The group’s final results to end December 2013 showed multi-manager business Architas’ assets were up 13% to £12.8bn while Elevate saw a 41% rise in assets under management, from £5.3bn to £7.5bn.
AUM for Axa Wealth Specialist Products, including its Sipp, pension, onshore and offshore bonds held outside the wrap, and Corporate Trustee Investment Plans, were 11% higher, growing from £15.7bn to £17.4bn over the year.
Axa Wealth said 2013 had seen strong investment in its Elevate platform and extended the reach of its Architas multi-manager funds via agreements with other platforms.

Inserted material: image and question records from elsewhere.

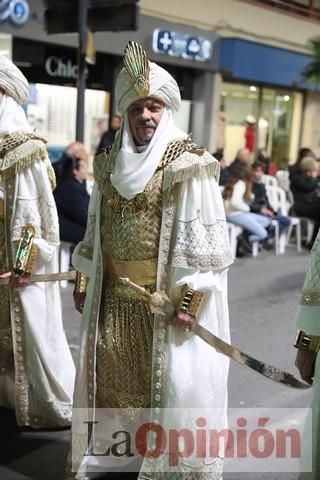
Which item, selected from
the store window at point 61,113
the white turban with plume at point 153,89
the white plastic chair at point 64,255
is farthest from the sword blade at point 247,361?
the store window at point 61,113

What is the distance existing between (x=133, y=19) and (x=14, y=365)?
3518 millimetres

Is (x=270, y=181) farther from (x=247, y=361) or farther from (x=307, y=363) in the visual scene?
(x=307, y=363)

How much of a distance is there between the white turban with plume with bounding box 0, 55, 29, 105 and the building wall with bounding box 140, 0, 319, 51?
8.48 metres

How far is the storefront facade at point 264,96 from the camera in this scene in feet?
44.2

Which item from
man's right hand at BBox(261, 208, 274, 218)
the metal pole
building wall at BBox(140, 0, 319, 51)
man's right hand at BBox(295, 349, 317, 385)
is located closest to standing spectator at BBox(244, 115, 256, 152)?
building wall at BBox(140, 0, 319, 51)

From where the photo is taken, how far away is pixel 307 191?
9695 mm

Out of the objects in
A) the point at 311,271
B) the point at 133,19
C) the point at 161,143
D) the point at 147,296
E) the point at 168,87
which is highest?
the point at 133,19

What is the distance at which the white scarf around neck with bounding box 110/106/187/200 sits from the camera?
279 cm

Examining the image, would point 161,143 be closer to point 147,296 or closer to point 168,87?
point 168,87

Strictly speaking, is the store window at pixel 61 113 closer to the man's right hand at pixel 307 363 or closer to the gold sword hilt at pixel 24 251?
the gold sword hilt at pixel 24 251

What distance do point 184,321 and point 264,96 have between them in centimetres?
1315

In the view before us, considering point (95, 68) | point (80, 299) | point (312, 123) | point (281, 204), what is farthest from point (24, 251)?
point (312, 123)

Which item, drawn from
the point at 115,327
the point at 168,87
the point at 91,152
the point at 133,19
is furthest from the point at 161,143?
the point at 91,152

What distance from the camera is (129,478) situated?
10.5ft
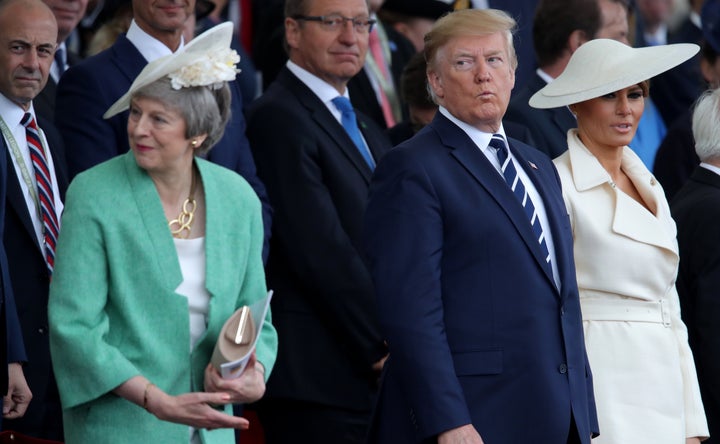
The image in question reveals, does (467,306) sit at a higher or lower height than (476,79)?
lower

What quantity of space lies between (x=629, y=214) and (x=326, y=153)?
1.30m

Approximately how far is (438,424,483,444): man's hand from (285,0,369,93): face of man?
7.18 feet

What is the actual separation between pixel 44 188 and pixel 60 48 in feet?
6.04

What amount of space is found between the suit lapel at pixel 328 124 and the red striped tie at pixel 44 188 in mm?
1141

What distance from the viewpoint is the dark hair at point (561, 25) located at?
277 inches

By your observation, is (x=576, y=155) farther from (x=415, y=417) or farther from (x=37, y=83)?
(x=37, y=83)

Chief executive Mike Kellard said: “Confidence in the economy has increased and we have continued to outperform the market in terms of growth and last year’s results give us a strong basis from which to build. This is what 2014 will be about for us – leveraging our success and investing further to enhance our strategy of delivering flexible, functionally-rich yet straightforward investment platforms in the UK.”
Kellard added that the business was keen to understand investor behaviour and help tackle savings inertia, the complexity of financial jargon and consumer attitudes to accessing advice.
He said Axa Wealth would be committing £120,000 through the Axa Research Fund into research at the London School of Economics to explore how individual behaviours drive consumers’ buying behaviour when it comes to financial products.
Meanwhile, Axa Investment Managers reported €547bn of global AUM at the end of 2013, up from €532bn last year. Net flows were up €12bn.
More details on Axa IM's funds business results will be published next month.